• **WHAT IS BEING ASKED**
Rewrite all of the items, changing every "blurred grass background" to "out-of-focus lawn" and keeping everything else the same. Leave out the pictures.

★ ★ ★ ★ ★ ★ ★

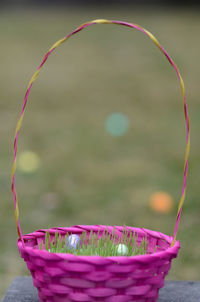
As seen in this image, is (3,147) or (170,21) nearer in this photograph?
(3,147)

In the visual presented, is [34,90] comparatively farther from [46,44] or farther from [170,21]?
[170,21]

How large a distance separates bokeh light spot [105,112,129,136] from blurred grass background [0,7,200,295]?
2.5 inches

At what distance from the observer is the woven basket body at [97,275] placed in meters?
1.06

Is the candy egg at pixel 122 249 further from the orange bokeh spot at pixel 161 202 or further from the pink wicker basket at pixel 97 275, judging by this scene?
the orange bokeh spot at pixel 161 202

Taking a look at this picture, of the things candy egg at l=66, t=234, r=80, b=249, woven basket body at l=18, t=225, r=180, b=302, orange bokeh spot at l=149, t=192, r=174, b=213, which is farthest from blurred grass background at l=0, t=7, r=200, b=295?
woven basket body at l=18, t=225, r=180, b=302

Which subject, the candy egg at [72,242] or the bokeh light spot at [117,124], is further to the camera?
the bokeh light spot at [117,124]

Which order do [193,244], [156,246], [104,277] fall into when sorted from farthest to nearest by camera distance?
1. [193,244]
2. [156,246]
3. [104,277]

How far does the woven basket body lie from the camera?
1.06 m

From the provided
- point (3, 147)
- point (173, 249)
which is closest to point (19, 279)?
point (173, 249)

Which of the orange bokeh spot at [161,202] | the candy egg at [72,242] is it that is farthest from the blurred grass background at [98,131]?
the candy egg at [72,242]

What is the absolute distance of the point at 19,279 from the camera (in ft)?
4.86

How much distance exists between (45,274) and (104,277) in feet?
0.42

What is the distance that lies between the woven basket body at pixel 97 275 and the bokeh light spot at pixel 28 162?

★ ★ ★ ★ ★ ★ ★

• **TASK OUTPUT**
As seen in this image, is (3,147) or (170,21) nearer in this photograph?
(3,147)

In the visual presented, is [34,90] comparatively farther from [46,44] or farther from [170,21]?
[170,21]

How large a distance separates bokeh light spot [105,112,129,136] from out-of-focus lawn [0,7,200,295]?
2.5 inches

At what distance from the observer is the woven basket body at [97,275] placed in meters?
1.06

Is the candy egg at pixel 122 249 further from the orange bokeh spot at pixel 161 202 or further from the pink wicker basket at pixel 97 275, judging by this scene?
the orange bokeh spot at pixel 161 202

Taking a look at this picture, of the things candy egg at l=66, t=234, r=80, b=249, woven basket body at l=18, t=225, r=180, b=302, orange bokeh spot at l=149, t=192, r=174, b=213, which is farthest from out-of-focus lawn at l=0, t=7, r=200, b=295?
woven basket body at l=18, t=225, r=180, b=302

Which subject, the candy egg at [72,242] or the bokeh light spot at [117,124], is further to the camera?
the bokeh light spot at [117,124]

Which order do [193,244], [156,246], [104,277] fall into when sorted from farthest to nearest by camera distance?
1. [193,244]
2. [156,246]
3. [104,277]

How far does the woven basket body lie from the camera?
1.06 m

From the provided
- point (3, 147)
- point (173, 249)
which is closest to point (19, 279)?
point (173, 249)

Which of the orange bokeh spot at [161,202] | the candy egg at [72,242] is it that is farthest from the out-of-focus lawn at [98,131]?
the candy egg at [72,242]

What is the absolute distance of the point at 19,279 from the camera (in ft)?
4.86

How much distance exists between (45,274) and (104,277) in feet?
0.42

What is the distance that lies between the woven basket body at pixel 97 275 and the bokeh light spot at pixel 28 162?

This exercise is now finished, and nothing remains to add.